TASKS »
1. In the passage on stream/bounce perception, what resolution and refresh rate did the CRT monitor have?
2. Repeat the stream/bounce perception passage between "All the experiments in this paper were approved" and "rate was 100 Hz.", inclusive.
3. Carry on the stream/bounce perception passage from the point where it stops.

PASSAGE SHOWN »
There are some points requiring further investigation in future research. First, we must clarify whether the effect of an emotional cue on stream/bounce perception is limited to visual stimuli such as emoticons. Emotional stimuli can be presented not only visually but also auditorily. If mental imagery evoked by an emotional cue directly influences stream/bounce perception, the effect of the emotion on stream/bounce perception would occur regardless of the emotional cue’s modality. On the other hand, if the emotional property of the moving objects assigned by an emotional cue plays an important role, then the degree to which the cue biases stream/bounce perception might depend on the modality. Second, when both a physical bounce-related cue and an emotional cue are presented, would the biased perception toward bouncing still occur? Studies investigating how stream/bounce perception was affected when both visual and auditory cues were presented manipulated the luminance of moving objects at the coincidence, duration of pause at the coincidence, intensity of the auditory cue at the coincidence, or the auditory timing (or some combination of these)34. The results showed that the bistable perception was well predicted by the weighted sum of the cues, with the visual cues being dominant. However, it remains unknown whether this predominance of visual cues would occur when either or both cues emotionally induce bouncing (i.e. had a high arousal level). Finally, we need to know the generalizability of the effect of emoticons. Previous neurophysiological studies have found that emoticons are automatically35,36 and characteristically22 processed similar to real faces, suggesting that the processing of emoticons is general. On the other hand, it has also been shown that the recognition of emoticons is culturally dependent37,38. Thus, it is important to confirm the findings of the present study through cross-cultural replication studies. Investigating these issues will deepen our understanding of the link between emotional processing and bistable motion processing.

General Methods

Ethics statement

All the experiments in this paper were approved by the Ethical Committee of Kyushu University (approval number: 2016–001) and conducted according to the principles of the Declaration of Helsinki. Written informed consent was obtained from all participants.

Apparatus

All the experiments in this paper were implemented with Matlab (Mathworks: Natick, MA) using the Psychophysics Toolbox extension39,40. The software was run on a Mac Pro computer connected to a 22′′ CRT monitor (Mitsubishi, RDF221S) with a resolution of 1024 × 768 pixels and a refresh rate was 100 Hz.

Moving stimuli

Moving stimuli were two identical black discs (1.00° in diameter) that were presented on a grey square (14.20° × 14.20°, 49.67 cd/m2) whose centre was identical to the centre of the screen. The initial positions of the discs were to the left and right, respectively, to the virtual horizontal line of the centre, and the initial distance between the discs was 12.20°. They horizontally moved towards opposite sides of the screen via uniform rectilinear motion (6.21 deg/s), coinciding completely at the centre of the screen. Each disc stopped moving and then disappeared at the other disc’s starting point. The duration of their motion was 1989 ms.

MATERIAL »
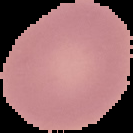

It is uninfected.

The area outside the segmented cell region is set to black. From a thin blood smear. Image is 133×133 pixels.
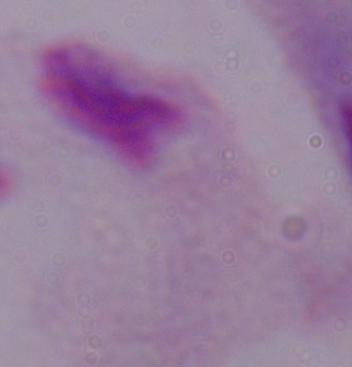
modality = photomicrograph
magnification = 1000x
identification = trichomonad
Outline each blood parasite and name the species.
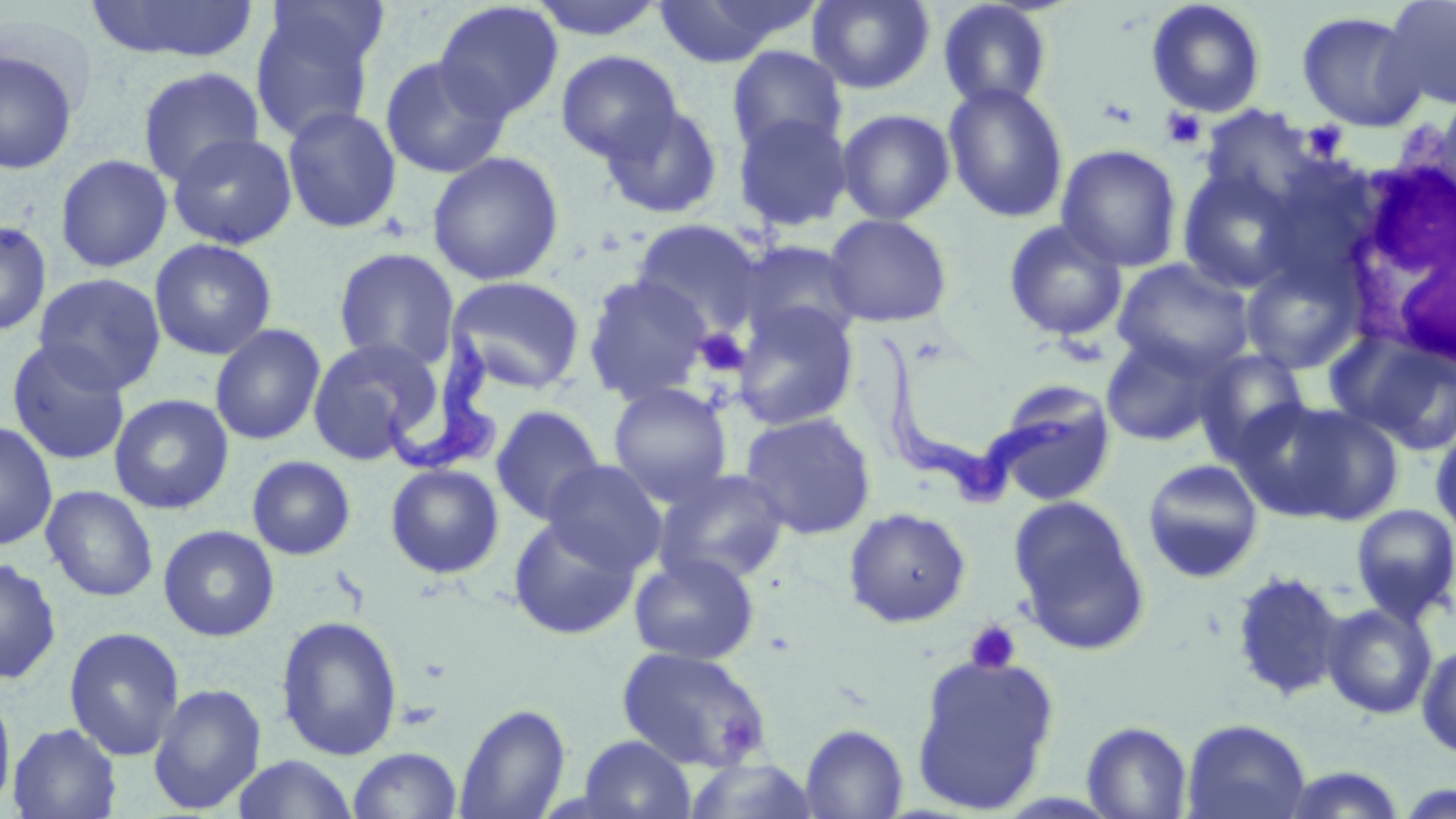
Approximate bounding boxes as named x1/y1/x2/y2 corners in pixels.
Trypanosoma brucei: (x1=383, y1=314, x2=504, y2=472), (x1=879, y1=332, x2=1078, y2=503).
No Plasmodium falciparum, Plasmodium ovale, Plasmodium malariae, Plasmodium vivax, or Babesia divergens observed.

RESULTS OF THE EXERCISE »
1. 1024 × 768 pixels and 100 Hz.

2.
All the experiments in this paper were approved by the Ethical Committee of Kyushu University (approval number: 2016–001) and conducted according to the principles of the Declaration of Helsinki. Written informed consent was obtained from all participants.

Apparatus

All the experiments in this paper were implemented with Matlab (Mathworks: Natick, MA) using the Psychophysics Toolbox extension39,40. The software was run on a Mac Pro computer connected to a 22′′ CRT monitor (Mitsubishi, RDF221S) with a resolution of 1024 × 768 pixels and a refresh rate was 100 Hz.

3.
Experiment 1

Participants

Twelve Japanese adults (4 males, 8 females; mean age = 25.25) participated in this experiment. All the participants were naïve to the purpose of the experiment, and had either normal or corrected-to-normal vision.

Emoticon stimuli

We used ‘(`´)’, ‘(°_°)’ and ‘(^_^)’ as emoticon cues, representing anger, sober face (as a control condition), and a smile, respectively. These emoticons are primarily used in Japan. The font was Hiragino Kaku Gothic Pro, and the font size was 25 pt. The color was white. The emoticons were displayed in white and presented 2.38° above the centre of the square. They appeared and disappeared along with the moving objects (thus, their duration was also 1989 ms).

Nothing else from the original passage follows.